Photo by Ilana Arougheti // North By Northwestern

Raindrops are never just raindrops, you say.

I dissolve them, crisp and numbing, on my tongue as my reply.

I swim in pools of anesthetic in your eyes.

I coat your gaze in resin.

You coat my gaze in dew.

We rush to stomp in puddles. Broadcast our sighs between the raindrops.

Turn the radio dial one notch too far left, a static umbrella,

cut the headlights and take another lap.

We choose not to see each other.

I choose not to pretend we can see each other.

You see, I’m not afraid of speaking clearly. I can stop talking about eyes and weather like they’re something romantic. I can count my syllables down as fast as I can count them up. I can save you the trouble of wading through the metaphor and just explain that the lines of poetry you just read are supposed to show, not tell, that I find power in choosing to lose myself. Creativity is power, but not in a benevolent way. It’s a warping filter and an extra layer, wrapped in the guise of a third eye.

Every book I’ve ever written in my head is about escape. My friends tell me my writing got a lot more honest when I started using first person pronouns. The self-starring ideas are all the same as my old chapters, people just see bravery in vulnerability. I am afraid of people who expect others to be open books. I refuse to weaponize my privacy, but I am not too barren without it to gift it away when I want to.

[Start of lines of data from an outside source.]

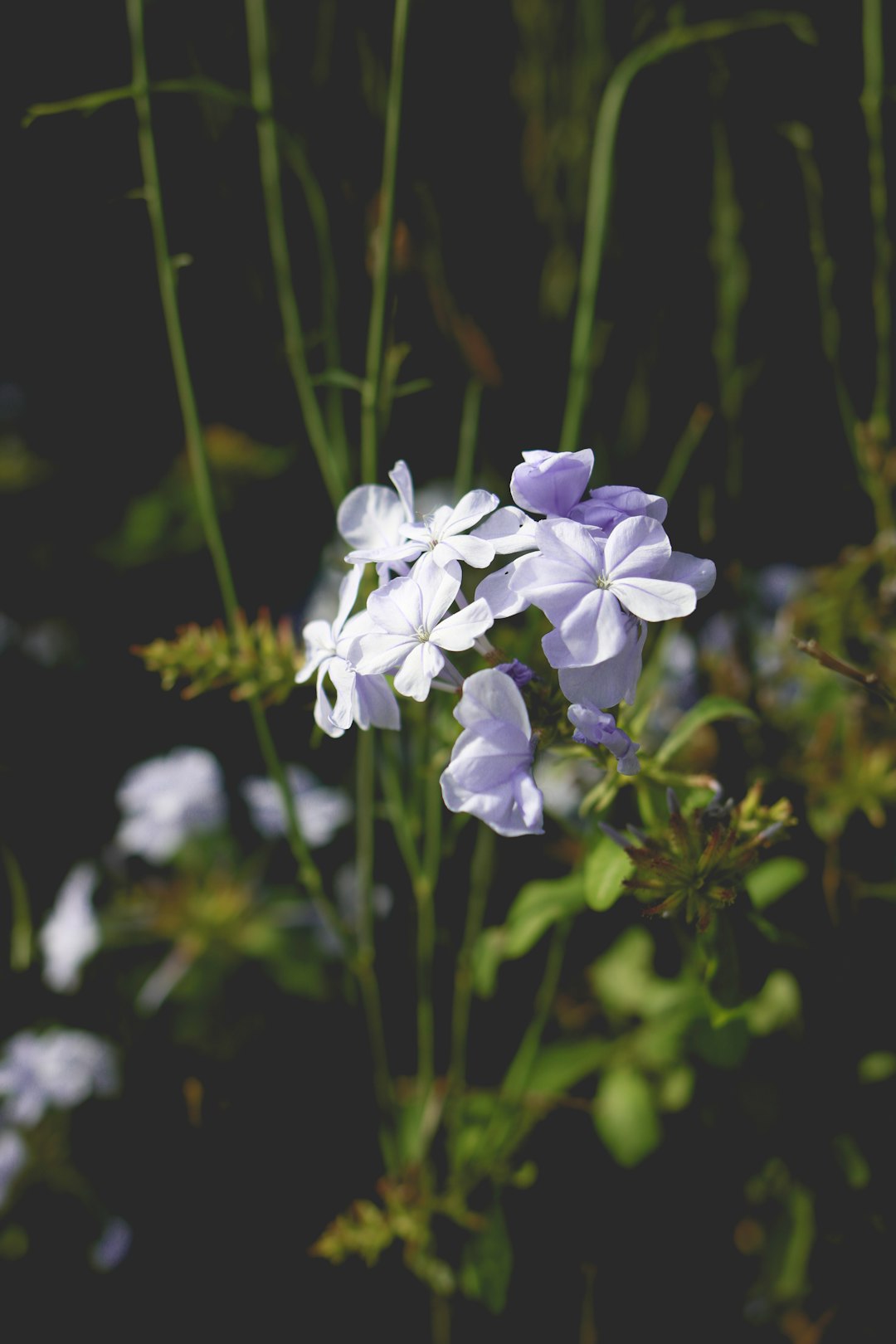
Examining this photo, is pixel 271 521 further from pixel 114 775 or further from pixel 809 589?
pixel 809 589

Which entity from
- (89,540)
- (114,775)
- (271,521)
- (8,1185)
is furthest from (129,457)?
(8,1185)

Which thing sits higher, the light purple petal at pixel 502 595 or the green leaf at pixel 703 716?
the light purple petal at pixel 502 595

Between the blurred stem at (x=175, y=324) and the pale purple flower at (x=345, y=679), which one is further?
the blurred stem at (x=175, y=324)

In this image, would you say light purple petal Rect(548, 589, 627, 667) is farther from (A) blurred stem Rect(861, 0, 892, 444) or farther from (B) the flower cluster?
(A) blurred stem Rect(861, 0, 892, 444)

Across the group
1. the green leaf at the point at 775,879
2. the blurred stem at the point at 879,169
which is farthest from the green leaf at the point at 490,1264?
the blurred stem at the point at 879,169

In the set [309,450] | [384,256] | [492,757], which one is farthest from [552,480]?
[309,450]

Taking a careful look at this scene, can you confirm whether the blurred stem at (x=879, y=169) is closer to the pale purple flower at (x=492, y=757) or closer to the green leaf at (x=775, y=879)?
the green leaf at (x=775, y=879)

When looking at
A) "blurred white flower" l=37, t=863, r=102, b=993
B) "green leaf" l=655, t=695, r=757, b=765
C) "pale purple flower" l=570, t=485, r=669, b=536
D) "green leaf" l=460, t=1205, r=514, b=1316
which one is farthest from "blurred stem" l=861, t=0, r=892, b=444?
"blurred white flower" l=37, t=863, r=102, b=993

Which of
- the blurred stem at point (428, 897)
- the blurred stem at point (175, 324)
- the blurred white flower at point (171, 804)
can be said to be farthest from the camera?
the blurred white flower at point (171, 804)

I’m always the main character, but only because you -  the reader -  speak it again and again into existence. I don’t need to make you feel like you’re reading in between the lines in order to make you feel like you know me. I don’t need to tell you the names I murmur to myself as I title each love story and angry diatribe. You’ll apply it to whoever you want anyway. Anyone can lose or find themselves in any consumption of input, and anyone can lose or find themselves in any expulsion of output. The format is irrelevant. My prose is both shield and sculpture, but either way you see it it’s still a curvy chunk of metal, quietly burning in the sun and softly blurring in the rain.

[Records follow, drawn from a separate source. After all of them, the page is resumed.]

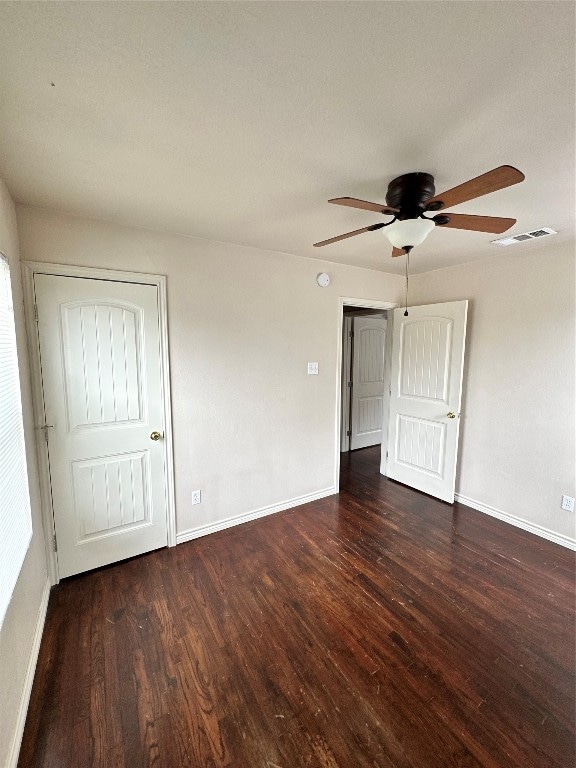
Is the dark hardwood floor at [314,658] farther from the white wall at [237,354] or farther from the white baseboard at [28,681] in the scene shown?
the white wall at [237,354]

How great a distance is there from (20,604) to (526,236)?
3690mm

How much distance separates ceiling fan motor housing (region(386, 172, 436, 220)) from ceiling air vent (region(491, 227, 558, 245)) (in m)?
1.29

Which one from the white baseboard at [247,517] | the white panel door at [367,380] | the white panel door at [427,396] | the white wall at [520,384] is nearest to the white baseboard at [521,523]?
the white wall at [520,384]

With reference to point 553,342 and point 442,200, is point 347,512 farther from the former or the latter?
point 442,200

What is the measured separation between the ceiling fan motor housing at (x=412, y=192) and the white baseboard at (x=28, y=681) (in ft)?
8.75

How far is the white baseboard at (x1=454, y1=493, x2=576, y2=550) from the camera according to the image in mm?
2582

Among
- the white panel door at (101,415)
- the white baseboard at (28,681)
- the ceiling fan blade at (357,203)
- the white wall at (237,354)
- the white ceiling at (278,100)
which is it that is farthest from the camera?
the white wall at (237,354)

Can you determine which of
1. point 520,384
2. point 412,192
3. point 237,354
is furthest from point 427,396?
point 412,192

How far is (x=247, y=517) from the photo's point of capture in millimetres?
2908

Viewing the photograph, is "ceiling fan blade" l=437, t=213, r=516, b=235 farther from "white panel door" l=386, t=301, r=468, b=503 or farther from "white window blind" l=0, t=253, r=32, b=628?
"white window blind" l=0, t=253, r=32, b=628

But you’ll forget this. One week from now I’ll write something gorgeous about an exoskeleton made of Legos and a throat coated in the cotton candy insulation we glimpsed from the exposed industrial ceiling of ball pits past and feared with the same religious fervor as quicksand and the Tooth Fairy. I’ll say I instead of Her when I talk about the small girl perched right behind My sternum who never felt as home again as she did standing in a tide pool in Maine in 2005 and occasionally shoots saltwater and anemone into My arteries as a reminder. You’ll extract something deep about childhood and tell me I’m brave and pretend that when your stomach lurches afterward it’s because you’re feeling my reverie. Actually, none of those things have really been holy to me for years, they’re just similes close enough to anatomy to make sense but far enough from biology to feel profound. It’s symbiotic. It’s the shallow end of the public pool – float as long as you want and get lost in the clouds, but dive in headfirst and you’ll snap your spine.

The poet’s mirror is one way. When you are seeing yourself in her, I am watching from the other side of the wall, secretly choosing the absence of revelation.